Focusing on the needs of people on foot first, and then integrating the operational considerations of public transport, can help all modes and improve efficiency. This is being used as a strategy in some cities in Asia to help address the growing concerns of air quality, obesity, congestion and economic sustainability, which are already a reality in many other parts of the world too.
Adapting similar strategies to suburban areas (not just the heart of cities, which are often the most walked areas) is important to ensure improvements are connected and can fully benefit all citizens equally. Sydney’s strategy, to ensure all of its citizens are within 10 minutes walk of everyday goods and services and 5 minutes walk of a quality green network is an admirable standard for others to consider as a successfully implementable strategy.

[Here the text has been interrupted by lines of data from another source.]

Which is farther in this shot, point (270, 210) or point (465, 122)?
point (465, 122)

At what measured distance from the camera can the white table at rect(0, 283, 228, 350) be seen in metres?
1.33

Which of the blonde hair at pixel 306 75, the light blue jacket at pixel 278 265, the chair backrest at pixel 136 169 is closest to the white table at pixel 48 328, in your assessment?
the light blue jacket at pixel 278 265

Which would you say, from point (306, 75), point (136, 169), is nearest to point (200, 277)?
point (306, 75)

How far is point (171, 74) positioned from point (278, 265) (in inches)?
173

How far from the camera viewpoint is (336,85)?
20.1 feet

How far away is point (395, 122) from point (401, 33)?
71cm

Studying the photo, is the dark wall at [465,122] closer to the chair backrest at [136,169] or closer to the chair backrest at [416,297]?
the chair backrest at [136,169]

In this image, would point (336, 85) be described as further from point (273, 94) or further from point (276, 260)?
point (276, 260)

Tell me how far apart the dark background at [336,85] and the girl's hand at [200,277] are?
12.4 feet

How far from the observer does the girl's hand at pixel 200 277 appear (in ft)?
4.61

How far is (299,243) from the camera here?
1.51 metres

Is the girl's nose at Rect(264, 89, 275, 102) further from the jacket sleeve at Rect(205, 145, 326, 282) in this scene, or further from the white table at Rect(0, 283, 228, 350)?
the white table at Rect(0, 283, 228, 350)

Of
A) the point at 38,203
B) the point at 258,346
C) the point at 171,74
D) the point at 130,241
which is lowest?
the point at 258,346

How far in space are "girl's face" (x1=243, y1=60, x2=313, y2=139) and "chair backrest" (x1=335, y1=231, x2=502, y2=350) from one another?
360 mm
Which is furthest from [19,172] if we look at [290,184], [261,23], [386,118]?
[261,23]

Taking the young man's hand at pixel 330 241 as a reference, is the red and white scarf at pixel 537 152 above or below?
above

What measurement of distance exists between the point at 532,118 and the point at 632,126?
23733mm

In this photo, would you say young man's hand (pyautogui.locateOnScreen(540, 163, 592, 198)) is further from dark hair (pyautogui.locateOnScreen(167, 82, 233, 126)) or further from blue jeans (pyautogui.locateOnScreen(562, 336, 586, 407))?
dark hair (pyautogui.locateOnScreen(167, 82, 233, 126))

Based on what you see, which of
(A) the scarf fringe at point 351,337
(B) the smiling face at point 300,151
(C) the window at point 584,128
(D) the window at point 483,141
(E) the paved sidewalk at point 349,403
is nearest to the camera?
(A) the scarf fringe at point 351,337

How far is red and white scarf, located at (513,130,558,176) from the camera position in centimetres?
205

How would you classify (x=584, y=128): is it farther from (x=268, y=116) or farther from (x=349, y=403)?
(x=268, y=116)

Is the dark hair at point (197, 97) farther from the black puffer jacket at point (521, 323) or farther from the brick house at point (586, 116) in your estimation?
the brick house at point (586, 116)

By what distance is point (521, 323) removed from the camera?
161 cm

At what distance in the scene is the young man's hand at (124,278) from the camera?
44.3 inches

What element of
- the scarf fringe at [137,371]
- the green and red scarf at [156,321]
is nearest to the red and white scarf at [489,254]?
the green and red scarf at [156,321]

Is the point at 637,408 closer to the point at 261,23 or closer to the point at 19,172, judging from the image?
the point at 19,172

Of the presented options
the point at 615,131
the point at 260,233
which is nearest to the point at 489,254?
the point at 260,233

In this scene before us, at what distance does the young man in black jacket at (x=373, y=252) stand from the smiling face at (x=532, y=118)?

Effective leadership qualities
It is heartening to record that the presence of Walk21 as a global knowledge network and popular conference series has helped facilitate several important changes in Australia during previous visits. These include: support for the world’s first city walking strategy in Perth, WA and the establishment of the Ped/Bike/Trans professional body in Australia in 2001; and saw Sydney leading as the first city signature of the International Charter for Walking (which has since been signed by more than 5,000 other places) and the establishment of Victoria Walks as a very successful state delivery coordinating body in 2006
Opportunities post the 2014 Conference now include:
Further leadership by The Heart Foundation, to embrace the other peak health bodies whose members also benefit from the encouragement of more regular everyday walking (including those concerned with arthritis, diabetes, stroke, cancer, depression and asthma care). A common framework, for the support and evaluation of walking in Australia could be used as an accessible and affordable pathway to better mental and physical health whatever people’s ability or condition. Informed by the revolutionary operations of health insurance companies like Kaiser Permanente in USA a new model could be of international significance.
Engaging the recreational walking bodies, parks, trails and bush walkers in Australia, is potentially a quick win for governments and groups wishing to engage with people who already walk and easy to invite their support for others interested in walking more. In several other parts of the world providing for more recreational walking, particularly in urban areas where good quality connections have been made to key landscape and heritage features, has been the catalyst to help reach new people who haven’t particularly considered walking before and, over time, enticed them to walk more often for more everyday trips too.
Adopting a Vision Zero policy nationally for road safety would demonstrate real commitment to addressing the many preventable pedestrian road deaths which happen in Australia every year. Some private businesses in Australia are already leading on this and it is the Australian based International Road Assessment Programme charity which is providing the very practical tool to help bring about the changes needed locally to ensure the world overall becomes safer for people on foot.